Dozens of Telescopes Across Two Continents Try To Catch Glimpse of Kuiper Belt Object
By NASA // June 16, 2017
most challenging observayion campaign ever
ABOVE VIDEO: NASA’s New Horizons mission is just two years away from its next target, a small Kuiper Belt object that orbits nearly a billion miles beyond Pluto.
(NASA) – It was the most technically-challenging and complex stellar occultation observation campaign ever attempted: At least 54 observing teams with dozens of telescopes dispatched across two continents, positioned to catch a rare, two-second glimpse of a small, distant Kuiper Belt object passing in front of a star.
And it wasn’t just any KBO — it was the next flyby target of NASA’s New Horizons mission.
Overnight on June 2-3, about two-dozen members of the New Horizons team and other observers in Argentina and South Africa were hoping to capture the fleeting starlit shadow of 2014 MU69, which the New Horizons spacecraft will explore in a flyby on New Year’s Day 2019.

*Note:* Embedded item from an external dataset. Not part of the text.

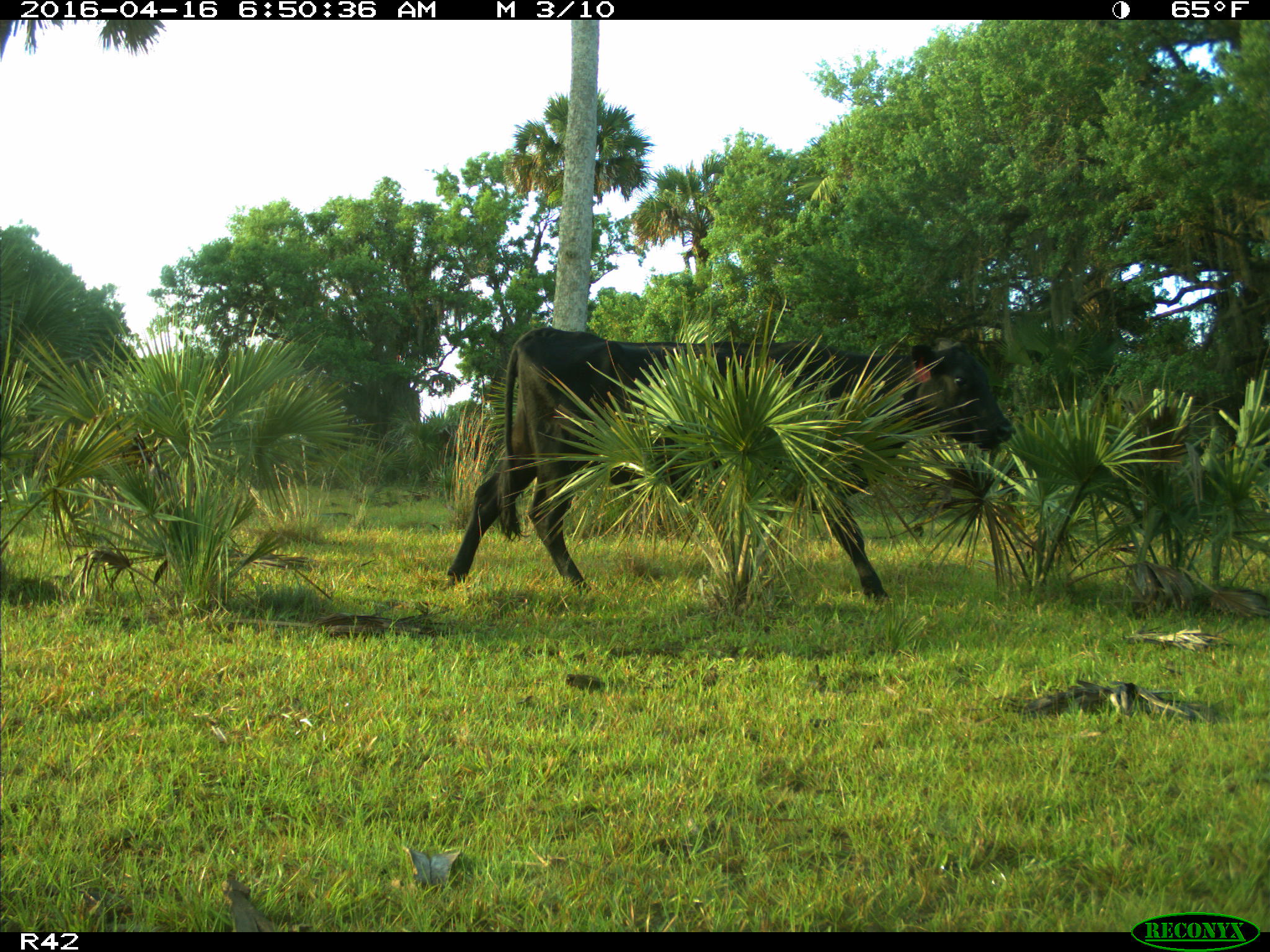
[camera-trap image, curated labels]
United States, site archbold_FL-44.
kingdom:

“The stars aligned for this observing campaign, which was implemented expertly by the team,” said New Horizons Program Executive Adriana Ocampo at NASA Headquarters in Washington, D.C.
“It’s amazing how classical astronomy – from small telescopes to some of the most advanced observatories on Earth — is helping New Horizons plan its next flyby, and it shows how truly global space exploration is.”
All 54 telescope teams collected data, reported mission Principal Investigator Alan Stern, adding that team scientists started digging into that data when they returned home last week.